Material for this exercise below:
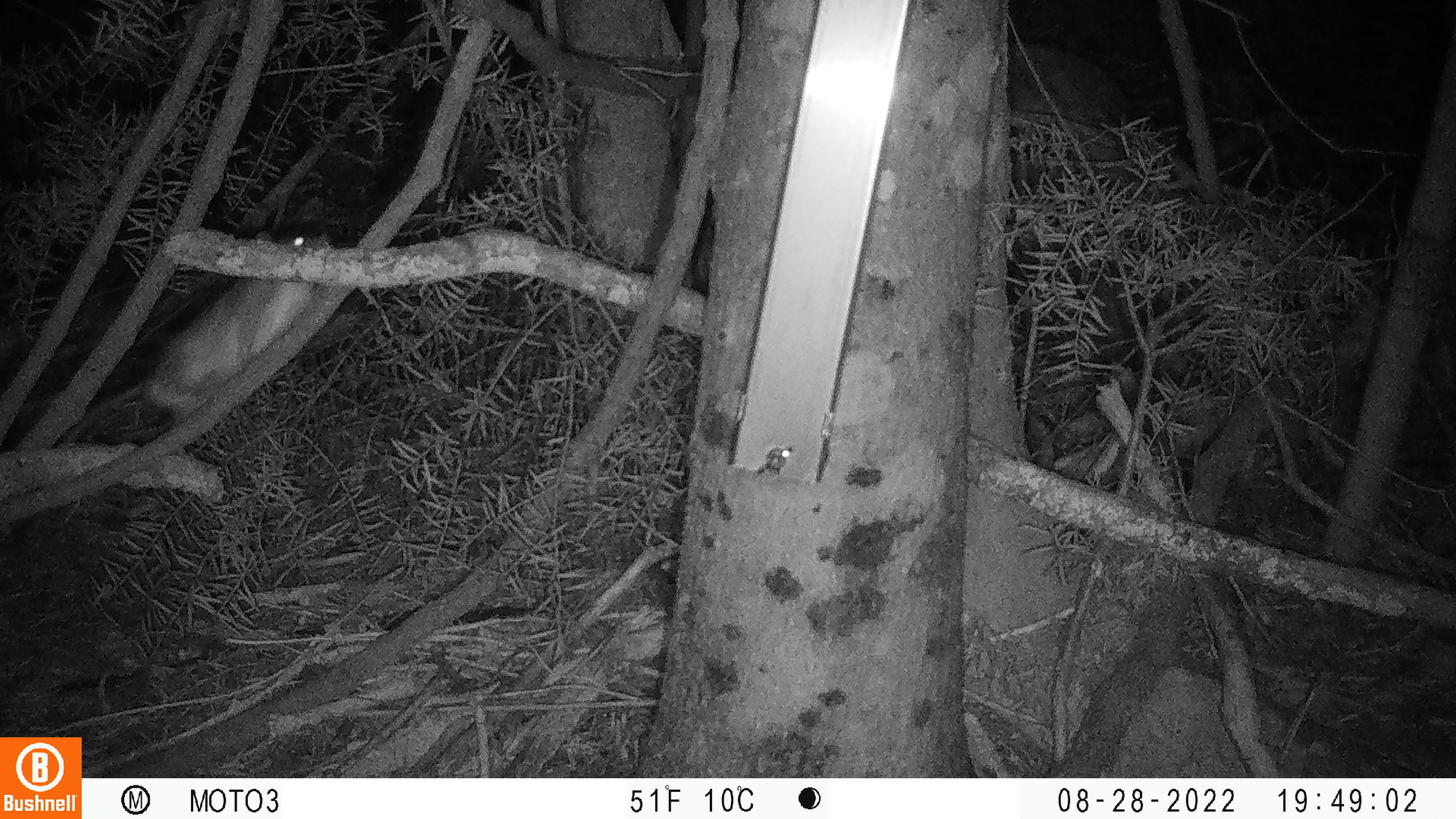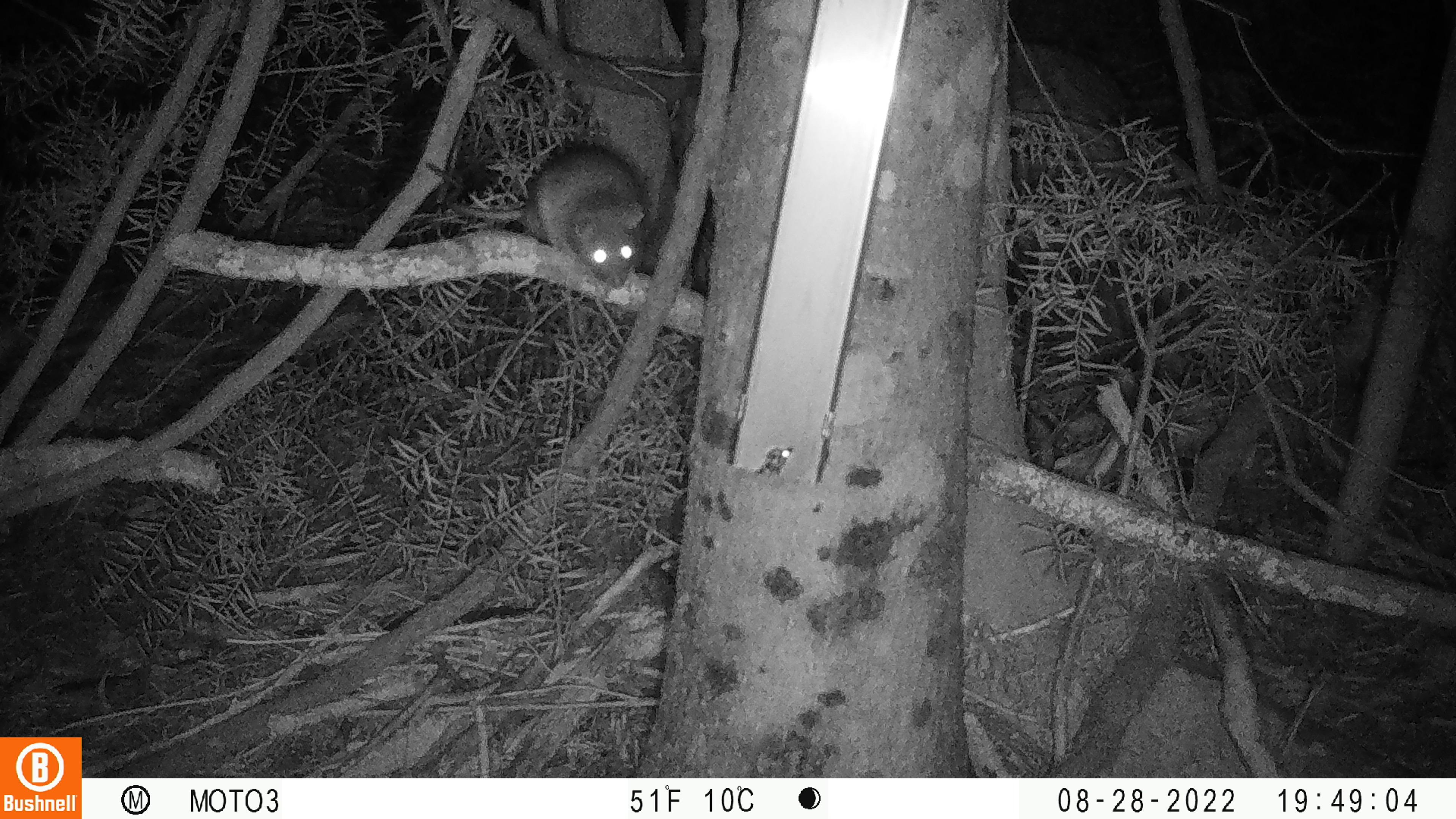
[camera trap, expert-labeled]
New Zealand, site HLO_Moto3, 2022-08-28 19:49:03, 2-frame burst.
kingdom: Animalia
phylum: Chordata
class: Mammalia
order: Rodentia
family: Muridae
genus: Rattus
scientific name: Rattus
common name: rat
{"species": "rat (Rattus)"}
End of Material for this exercise.
◆ Problem requirements:
Copy the data above line for line, skipping every picture.

◆ Your solution:
[camera trap, expert-labeled]
New Zealand, site HLO_Moto3, 2022-08-28 19:49:03, 2-frame burst.
kingdom: Animalia
phylum: Chordata
class: Mammalia
order: Rodentia
family: Muridae
genus: Rattus
scientific name: Rattus
common name: rat
{"species": "rat (Rattus)"}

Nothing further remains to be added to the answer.